PROMPT => Recast the lines of the material below as a Markdown table with the columns "Row" and "Line", giving each line a row number and dropping blank lines. Include every line except the pictures.

(Stored material from a collection)
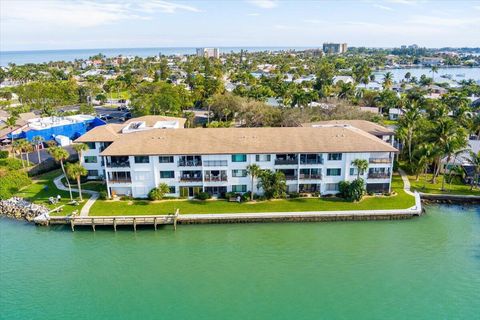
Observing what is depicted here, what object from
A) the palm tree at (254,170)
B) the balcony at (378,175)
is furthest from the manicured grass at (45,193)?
the balcony at (378,175)

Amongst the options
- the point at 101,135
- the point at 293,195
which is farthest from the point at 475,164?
the point at 101,135

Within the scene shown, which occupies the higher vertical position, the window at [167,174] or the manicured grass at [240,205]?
the window at [167,174]

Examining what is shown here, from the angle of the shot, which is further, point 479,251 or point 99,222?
point 99,222

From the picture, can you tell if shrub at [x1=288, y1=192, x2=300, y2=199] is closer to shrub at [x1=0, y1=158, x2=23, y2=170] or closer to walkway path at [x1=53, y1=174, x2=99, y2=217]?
walkway path at [x1=53, y1=174, x2=99, y2=217]

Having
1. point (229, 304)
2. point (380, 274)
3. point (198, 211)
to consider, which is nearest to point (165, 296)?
point (229, 304)

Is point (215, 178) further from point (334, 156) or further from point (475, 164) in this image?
point (475, 164)

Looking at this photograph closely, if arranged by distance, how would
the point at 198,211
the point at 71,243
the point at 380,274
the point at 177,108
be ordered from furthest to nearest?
the point at 177,108, the point at 198,211, the point at 71,243, the point at 380,274

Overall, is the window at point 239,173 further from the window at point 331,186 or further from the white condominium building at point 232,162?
the window at point 331,186

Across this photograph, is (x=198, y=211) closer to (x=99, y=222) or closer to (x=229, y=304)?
(x=99, y=222)
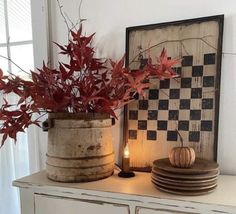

FINISHED EXERCISE =>
| Row | Line |
|---|---|
| 1 | Observing what is depicted here, what object from |
| 2 | A) the palm tree at (254,170) |
| 3 | B) the balcony at (378,175) |
| 4 | is furthest from the manicured grass at (45,193)? |
| 5 | the balcony at (378,175) |
| 6 | Amongst the options |
| 7 | - the point at 101,135 |
| 8 | - the point at 293,195 |
| 9 | which is farthest from the point at 475,164? |
| 10 | the point at 101,135 |
| 11 | Within the scene shown, which occupies the higher vertical position, the window at [167,174] or the manicured grass at [240,205]? |
| 12 | the window at [167,174] |
| 13 | Examining what is shown here, from the angle of the shot, which is further, point 479,251 or point 99,222? |
| 14 | point 99,222 |
| 15 | From the picture, can you tell if shrub at [x1=288, y1=192, x2=300, y2=199] is closer to shrub at [x1=0, y1=158, x2=23, y2=170] or closer to walkway path at [x1=53, y1=174, x2=99, y2=217]? |
| 16 | walkway path at [x1=53, y1=174, x2=99, y2=217] |
| 17 | Having |
| 18 | 1. point (229, 304) |
| 19 | 2. point (380, 274) |
| 20 | 3. point (198, 211) |
| 21 | to consider, which is nearest to point (165, 296)? |
| 22 | point (229, 304) |
| 23 | Is point (215, 178) further from point (334, 156) or further from point (475, 164) in this image? |
| 24 | point (475, 164) |
| 25 | Looking at this photograph closely, if arranged by distance, how would |
| 26 | the point at 198,211 |
| 27 | the point at 71,243 |
| 28 | the point at 380,274 |
| 29 | the point at 177,108 |
| 30 | be ordered from furthest to nearest? |
| 31 | the point at 177,108, the point at 198,211, the point at 71,243, the point at 380,274 |
| 32 | Overall, is the window at point 239,173 further from the window at point 331,186 or further from the white condominium building at point 232,162? |
| 33 | the window at point 331,186 |
| 34 | Across this photograph, is (x=198, y=211) closer to (x=99, y=222) or closer to (x=229, y=304)? |
| 35 | (x=99, y=222) |